BRANO MOSTRATO =>
• • • •

Lo studio ha rilevato che, nonostante un breve calo delle emissioni di anidride carbonica – legato anche al rallentamento di molteplici infrastrutture industriali a seguito della pandemia COVID-19 – il mondo si sta ancora dirigendo verso un aumento della temperatura superiore ai 3°C, ben oltre gli obiettivi dell’Accordo di Parigi. Analizza inoltre anche le misure di recupero delle basse emissioni di carbonio attuate finora, riassume la portata dei nuovi impegni a zero emissioni nette da parte delle nazioni ed esamina il potenziale dell’andamento di settori come aviazione e trasporto marittimo per colmare il divario.
In sostanza, l’Unep rileva quanto le promesse dei singoli stati siano totalmente inadeguate rispetto alla necessità di una reale inversione di tendenza. Di fatto, alla luce della situazione odierna, anche se rispettate, le temperature globali salirebbero di almeno 3°C entro la fine del secolo.

• • • •

DATI DI ORIGINE =>
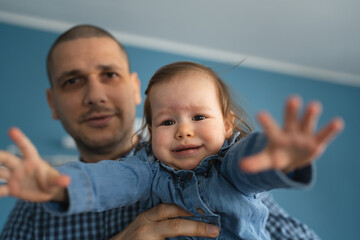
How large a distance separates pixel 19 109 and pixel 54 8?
83 centimetres

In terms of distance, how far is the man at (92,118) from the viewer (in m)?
1.00

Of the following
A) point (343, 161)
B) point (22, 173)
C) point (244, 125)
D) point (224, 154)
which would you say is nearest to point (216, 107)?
point (224, 154)

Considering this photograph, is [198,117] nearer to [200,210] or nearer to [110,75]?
[200,210]

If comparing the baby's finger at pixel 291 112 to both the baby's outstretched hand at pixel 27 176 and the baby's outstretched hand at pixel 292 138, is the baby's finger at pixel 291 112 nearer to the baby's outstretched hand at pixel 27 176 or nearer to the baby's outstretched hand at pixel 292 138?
the baby's outstretched hand at pixel 292 138

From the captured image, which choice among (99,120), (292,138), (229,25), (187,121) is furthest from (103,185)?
(229,25)

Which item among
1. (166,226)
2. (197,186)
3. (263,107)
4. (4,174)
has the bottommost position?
(263,107)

• • • •

COMPITO ASSEGNATO 1 => Riassuma in due frasi il brano sulle emissioni.
COMPITO ASSEGNATO 2 => Restituisca senza alcuna modifica tutto il passo del brano sulle emissioni, dalle parole "In sostanza, l’Unep" fino alle parole "fine del secolo.".

LA SUA RISPOSTA 1 => Lo studio rileva che, nonostante un breve calo delle emissioni di anidride carbonica legato anche al rallentamento industriale dovuto alla pandemia COVID-19, il mondo si sta ancora dirigendo verso un aumento della temperatura superiore ai 3°C, ben oltre gli obiettivi dell'Accordo di Parigi. L'Unep giudica del tutto inadeguate le promesse dei singoli stati, poiché, anche se rispettate, le temperature globali salirebbero di almeno 3°C entro la fine del secolo.

LA SUA RISPOSTA 2 =>
In sostanza, l’Unep rileva quanto le promesse dei singoli stati siano totalmente inadeguate rispetto alla necessità di una reale inversione di tendenza. Di fatto, alla luce della situazione odierna, anche se rispettate, le temperature globali salirebbero di almeno 3°C entro la fine del secolo.